Fitch Ratings has affirmed Bank of Maharashtra’s (BOM) Long-Term Issuer Default Rating (IDR) at ‘BBB-‘ with a Stable Outlook. Concurrently, Fitch upgraded the bank’s Viability Rating (VR) to ‘bb’ from ‘bb-‘, reflecting improvements in risk profile and financial performance. The Government Support Rating (GSR) was affirmed at ‘bbb-‘, maintaining the linkage to India’s sovereign rating.
Fitch Ratings Actions Summary
Fitch Ratings announced on 02 March 2026 that it has taken decisive action on the ratings for the Bank of Maharashtra (BOM). The primary Long-Term Issuer Default Rating (IDR) has been affirmed at ‘BBB-‘ with a Stable Outlook. The Short-Term IDR was affirmed at ‘F3’.
The key change was the upgrade of the bank’s Viability Rating (VR) to ‘bb’, moving up from the previous ‘bb-‘. The Government Support Rating (GSR) remains affirmed at ‘bbb-‘. Furthermore, the Long-Term Issuer Default Rating excluding government support (LT IDR (xgs)) was upgraded to ‘BB(xgs)’ from ‘BB-(xgs)’.
Key Rating Drivers
Government Support-Driven IDR
The Long-Term IDR and GSR are equalized with India’s sovereign rating of ‘BBB-/Stable’. This reflects Fitch’s assessment of a high probability of extraordinary state support, driven by the state’s 73% ownership in BOM and the strong propensity of the government to support the wider banking system.
VR Upgrade Rationale
The upgrade of the Viability Rating to ‘bb’ is attributed to demonstrable improvements in the bank’s risk profile and sustained financial performance. Fitch’s positive outlook on the Operating Environment (OE) further supports this, reflecting expectations of reduced sector risks due to enhanced supervision by the central bank. The OE score of ‘bb+’ is adjusted positively due to the size and structure of the economy and economic performance.
Strengthened Risk Profile and Asset Quality
The risk profile score was revised to ‘bb-‘ from ‘b+’, driven by improved underwriting standards, better loan diversification, and reduced corporate loan risk. Asset quality saw its outlook revised to positive, as the impaired-loan ratio fell to 1.6% in the nine months ended March 2026 (9MFY26), down from 1.7% in FY25. Credit costs also decreased to approximately 1% in 9MFY26.

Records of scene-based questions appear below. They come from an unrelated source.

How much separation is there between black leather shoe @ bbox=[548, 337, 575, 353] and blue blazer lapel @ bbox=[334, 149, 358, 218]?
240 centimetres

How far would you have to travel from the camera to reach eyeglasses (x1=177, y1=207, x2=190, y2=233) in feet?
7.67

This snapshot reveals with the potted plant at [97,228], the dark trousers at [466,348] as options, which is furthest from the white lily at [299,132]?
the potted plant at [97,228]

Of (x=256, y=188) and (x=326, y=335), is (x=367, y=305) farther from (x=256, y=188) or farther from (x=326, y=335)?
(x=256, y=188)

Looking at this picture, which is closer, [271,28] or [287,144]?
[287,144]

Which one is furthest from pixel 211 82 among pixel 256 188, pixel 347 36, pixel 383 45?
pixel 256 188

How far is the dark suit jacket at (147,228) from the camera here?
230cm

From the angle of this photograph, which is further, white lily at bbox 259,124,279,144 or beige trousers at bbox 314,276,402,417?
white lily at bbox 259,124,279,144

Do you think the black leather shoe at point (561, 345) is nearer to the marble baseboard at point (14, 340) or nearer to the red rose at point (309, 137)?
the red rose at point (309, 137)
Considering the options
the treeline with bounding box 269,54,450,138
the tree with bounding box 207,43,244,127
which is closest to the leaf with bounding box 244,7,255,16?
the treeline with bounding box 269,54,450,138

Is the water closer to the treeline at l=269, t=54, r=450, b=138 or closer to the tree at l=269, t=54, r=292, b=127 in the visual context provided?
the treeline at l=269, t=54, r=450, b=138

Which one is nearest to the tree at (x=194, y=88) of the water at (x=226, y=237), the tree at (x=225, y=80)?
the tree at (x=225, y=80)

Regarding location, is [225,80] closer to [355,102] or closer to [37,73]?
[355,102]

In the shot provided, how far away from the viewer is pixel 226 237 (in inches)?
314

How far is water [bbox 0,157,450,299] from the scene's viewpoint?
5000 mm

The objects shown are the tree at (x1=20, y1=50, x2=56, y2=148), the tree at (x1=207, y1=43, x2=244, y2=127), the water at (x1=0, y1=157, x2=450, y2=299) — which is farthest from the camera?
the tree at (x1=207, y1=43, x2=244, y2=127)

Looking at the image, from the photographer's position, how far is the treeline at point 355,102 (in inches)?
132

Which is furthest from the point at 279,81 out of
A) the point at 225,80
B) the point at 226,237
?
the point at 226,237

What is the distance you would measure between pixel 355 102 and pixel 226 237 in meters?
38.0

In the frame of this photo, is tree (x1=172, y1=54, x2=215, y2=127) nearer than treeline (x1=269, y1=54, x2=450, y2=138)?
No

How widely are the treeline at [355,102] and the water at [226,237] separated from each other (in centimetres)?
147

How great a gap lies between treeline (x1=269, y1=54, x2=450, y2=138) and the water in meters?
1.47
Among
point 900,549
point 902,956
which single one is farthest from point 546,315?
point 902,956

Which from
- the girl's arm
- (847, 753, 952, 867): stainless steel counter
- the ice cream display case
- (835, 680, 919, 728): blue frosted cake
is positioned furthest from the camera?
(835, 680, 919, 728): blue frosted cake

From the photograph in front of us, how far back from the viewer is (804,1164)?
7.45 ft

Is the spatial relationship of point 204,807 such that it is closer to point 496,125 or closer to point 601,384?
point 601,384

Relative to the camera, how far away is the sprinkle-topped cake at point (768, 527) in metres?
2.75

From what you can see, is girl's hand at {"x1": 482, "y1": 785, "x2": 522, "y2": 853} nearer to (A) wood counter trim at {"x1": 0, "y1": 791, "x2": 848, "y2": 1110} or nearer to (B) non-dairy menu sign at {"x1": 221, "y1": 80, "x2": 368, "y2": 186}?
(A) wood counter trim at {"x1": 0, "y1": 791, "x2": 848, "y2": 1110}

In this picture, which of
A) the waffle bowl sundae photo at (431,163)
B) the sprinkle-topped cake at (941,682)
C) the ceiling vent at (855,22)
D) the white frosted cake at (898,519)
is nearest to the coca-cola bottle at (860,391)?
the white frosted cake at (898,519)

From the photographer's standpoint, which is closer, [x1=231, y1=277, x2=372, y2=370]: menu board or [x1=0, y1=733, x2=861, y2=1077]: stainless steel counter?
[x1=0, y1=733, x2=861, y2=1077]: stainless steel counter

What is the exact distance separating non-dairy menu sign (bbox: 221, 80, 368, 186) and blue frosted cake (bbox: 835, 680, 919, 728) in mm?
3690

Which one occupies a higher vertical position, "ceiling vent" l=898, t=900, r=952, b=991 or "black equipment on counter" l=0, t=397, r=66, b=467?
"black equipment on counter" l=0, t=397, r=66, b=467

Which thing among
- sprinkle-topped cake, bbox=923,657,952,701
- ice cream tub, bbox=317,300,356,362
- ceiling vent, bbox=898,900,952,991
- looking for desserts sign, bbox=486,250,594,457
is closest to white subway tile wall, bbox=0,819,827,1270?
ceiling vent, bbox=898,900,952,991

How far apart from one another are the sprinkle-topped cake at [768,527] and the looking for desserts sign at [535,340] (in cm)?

Profitability and Capital Buffers
Earnings and profitability score was revised to ‘bb’, supported by an operating profit/risk-weighted asset (OP/RWA) ratio that rose to 3.7% in 9MFY26 (up from 3.4% in FY25). Capitalization remains strong, with the Common Equity Tier 1 (CET1) ratio expected to be sustained around 14.5% in the near-to-medium term.
Franchise Strength
BOM’s franchise, built on approximately 2,700 branches, is heavily concentrated in the state of Maharashtra, where per-capita income is significantly higher than the national average. Granular loans, including retail, farm, and SME segments, constituted 62% of total loans at the end of 2025.
Rating Sensitivities
Potential for Downgrade
The Long-Term IDR and GSR could face downgrade pressure if support from the sovereign weakens, or if India’s sovereign rating is negatively reviewed. The VR could be downgraded if BOM’s risk profile materially deteriorates, constraining its financial buffers.
Potential for Upgrade
A positive rating action on the Long-Term IDR would likely correspond to a positive sovereign rating action. A VR upgrade is possible if Fitch revises the bank’s OE score upwards to ‘bbb-‘, provided the bank maintains its current strong financial performance and risk metrics.